By extension, this means I’ve got to get the right people in the right seats at my company so we can create a culture of ownership and accountability. That’s part of controlling your environment. If you surround yourself with people who just go whatever direction the wind blows, then you’re going to have plenty of opportunities to practice extreme ownership (if you catch my drift). 

The hard truth about your situation

Here’s another reason I believe an external locus of control doesn’t serve you. It took me a while to accept this truth because it’s hard to hear. You ready? Here it is:

Nobody cares.

If you don’t like your situation in life, or you feel you’ve been dealt a bad hand, complaining will get you nowhere because life doesn’t care what you think, and neither do 99% of people. 

You can search for sympathy all you want, but your situation will not change until you accept ownership of it, make conscious choices to change it, figure out what you need to do, and then have the courage to follow through. The reality is that no one is coming to save you. If you’re waiting for that, you’ll be waiting for a long time. You have to do it yourself.

I don’t know what it is about today’s culture where a victim mindset has become so prevalent, but it’s disheartening for me to see. I think some people get a kick (almost like a dopamine rush) when they share their hardship, pain, or injustice with others. And while that kick might satisfy you momentarily, once the rush fades, you’ll still be in the same situation as before.

What’s more important: getting better or feeling better? 

So many people answer “getting better” and then live like “feeling better” is all they want. If you’re in a ditch, being made to feel better about it only keeps you stuck there.

When you accept ownership, you acknowledge, “I’m in this ditch because I put myself here. I allowed myself to be treated a certain way, surrounded myself with the wrong people, or made poor decisions in this area of my life. I’m not here because I’m unlucky, or because someone (or something) has it in for me. Where I am is a result of the choices I made, nothing else.”

When you begin to think like this, climbing out of that ditch becomes possible.

Why I choose to take extreme ownership 

I grew up really poor.
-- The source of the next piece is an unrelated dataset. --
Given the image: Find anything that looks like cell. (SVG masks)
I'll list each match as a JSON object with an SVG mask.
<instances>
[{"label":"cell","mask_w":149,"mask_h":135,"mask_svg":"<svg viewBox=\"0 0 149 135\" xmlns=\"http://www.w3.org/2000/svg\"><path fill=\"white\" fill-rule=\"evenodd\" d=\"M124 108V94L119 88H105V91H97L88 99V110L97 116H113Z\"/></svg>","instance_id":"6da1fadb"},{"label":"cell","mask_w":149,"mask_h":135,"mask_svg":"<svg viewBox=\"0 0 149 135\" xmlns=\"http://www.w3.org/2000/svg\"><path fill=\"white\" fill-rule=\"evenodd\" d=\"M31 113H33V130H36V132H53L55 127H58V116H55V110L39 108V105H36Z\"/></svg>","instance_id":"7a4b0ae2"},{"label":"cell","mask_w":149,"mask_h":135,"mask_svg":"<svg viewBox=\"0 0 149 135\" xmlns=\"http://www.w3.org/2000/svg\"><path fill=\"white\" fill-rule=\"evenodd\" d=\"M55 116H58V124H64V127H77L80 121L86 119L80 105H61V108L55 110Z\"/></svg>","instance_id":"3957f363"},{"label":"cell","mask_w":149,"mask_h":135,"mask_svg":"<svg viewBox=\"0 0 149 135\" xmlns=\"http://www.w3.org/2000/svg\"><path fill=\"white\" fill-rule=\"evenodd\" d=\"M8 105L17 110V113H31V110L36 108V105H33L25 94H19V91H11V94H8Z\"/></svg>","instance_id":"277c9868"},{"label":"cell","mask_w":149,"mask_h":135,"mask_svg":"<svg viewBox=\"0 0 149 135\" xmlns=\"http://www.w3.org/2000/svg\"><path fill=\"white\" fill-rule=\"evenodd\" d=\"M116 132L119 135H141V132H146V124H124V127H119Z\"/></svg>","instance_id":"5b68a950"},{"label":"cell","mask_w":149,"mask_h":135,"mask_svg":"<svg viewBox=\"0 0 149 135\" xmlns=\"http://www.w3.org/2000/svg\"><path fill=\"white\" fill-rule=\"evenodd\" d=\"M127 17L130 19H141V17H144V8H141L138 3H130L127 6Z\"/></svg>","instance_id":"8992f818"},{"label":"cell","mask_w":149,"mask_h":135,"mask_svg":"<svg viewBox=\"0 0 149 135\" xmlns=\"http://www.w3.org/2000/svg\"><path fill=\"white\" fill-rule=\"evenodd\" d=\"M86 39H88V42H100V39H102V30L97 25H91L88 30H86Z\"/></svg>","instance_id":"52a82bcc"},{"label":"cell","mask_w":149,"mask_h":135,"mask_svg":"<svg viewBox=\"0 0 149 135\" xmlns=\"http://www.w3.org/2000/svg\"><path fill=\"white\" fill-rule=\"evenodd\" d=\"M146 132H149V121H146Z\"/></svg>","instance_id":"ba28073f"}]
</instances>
My family and I immigrated here, and essentially we started from nothing. I wasn’t raised under the same financial circumstances as some of my peers, so it would’ve been easy for me to say, “Why me? Life isn’t fair. Why do we have to start over here?” Here’s why I didn’t think that way: we might not have had money, but we did have an opportunity.  
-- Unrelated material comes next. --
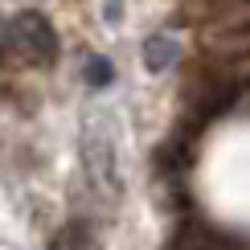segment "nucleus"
Returning <instances> with one entry per match:
<instances>
[{"mask_svg":"<svg viewBox=\"0 0 250 250\" xmlns=\"http://www.w3.org/2000/svg\"><path fill=\"white\" fill-rule=\"evenodd\" d=\"M4 45L8 54L17 62H25V66H49V62L58 58L62 41H58V29L54 21L45 13H37V8H21L4 21Z\"/></svg>","mask_w":250,"mask_h":250,"instance_id":"1","label":"nucleus"},{"mask_svg":"<svg viewBox=\"0 0 250 250\" xmlns=\"http://www.w3.org/2000/svg\"><path fill=\"white\" fill-rule=\"evenodd\" d=\"M82 156H86V172L90 185L103 189L107 197H115L119 189V156H115V135L103 119H95L86 127V140H82Z\"/></svg>","mask_w":250,"mask_h":250,"instance_id":"2","label":"nucleus"},{"mask_svg":"<svg viewBox=\"0 0 250 250\" xmlns=\"http://www.w3.org/2000/svg\"><path fill=\"white\" fill-rule=\"evenodd\" d=\"M205 37L222 54H250V0H222L209 17Z\"/></svg>","mask_w":250,"mask_h":250,"instance_id":"3","label":"nucleus"},{"mask_svg":"<svg viewBox=\"0 0 250 250\" xmlns=\"http://www.w3.org/2000/svg\"><path fill=\"white\" fill-rule=\"evenodd\" d=\"M168 250H226V242L213 230H205L201 222H185L181 230L172 234V246Z\"/></svg>","mask_w":250,"mask_h":250,"instance_id":"4","label":"nucleus"},{"mask_svg":"<svg viewBox=\"0 0 250 250\" xmlns=\"http://www.w3.org/2000/svg\"><path fill=\"white\" fill-rule=\"evenodd\" d=\"M176 58H181V49H176L172 37H148L144 41V62H148L152 74H164V70L176 66Z\"/></svg>","mask_w":250,"mask_h":250,"instance_id":"5","label":"nucleus"},{"mask_svg":"<svg viewBox=\"0 0 250 250\" xmlns=\"http://www.w3.org/2000/svg\"><path fill=\"white\" fill-rule=\"evenodd\" d=\"M54 250H95V234H90L82 222H66L54 234Z\"/></svg>","mask_w":250,"mask_h":250,"instance_id":"6","label":"nucleus"},{"mask_svg":"<svg viewBox=\"0 0 250 250\" xmlns=\"http://www.w3.org/2000/svg\"><path fill=\"white\" fill-rule=\"evenodd\" d=\"M86 74H90V78H103V86H107V78H111V66H107L103 58H95V62L86 66Z\"/></svg>","mask_w":250,"mask_h":250,"instance_id":"7","label":"nucleus"}]
</instances>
Coming from Eastern Europe, where you could be prosecuted for your religion, we never had the opportunities that we had in America. I had $500 to my name when I started my business. As I looked around at my friends, it was the same story: they were getting promotions, buying houses, leasing new cars, starting families—and I could barely afford rent. I felt like a loser, especially as I struck out time and again trying to get my business off the ground. 

Again, I could have said, “This is so unfair. Why are things going so well for them, while I’m stuck in this terrible situation?” But I approached my situation with gratitude. I had the ability to pursue my dreams and the things I wanted to do. I’ve always owned my decisions, my outcomes, and my reality because I don’t want to squander the opportunity I have.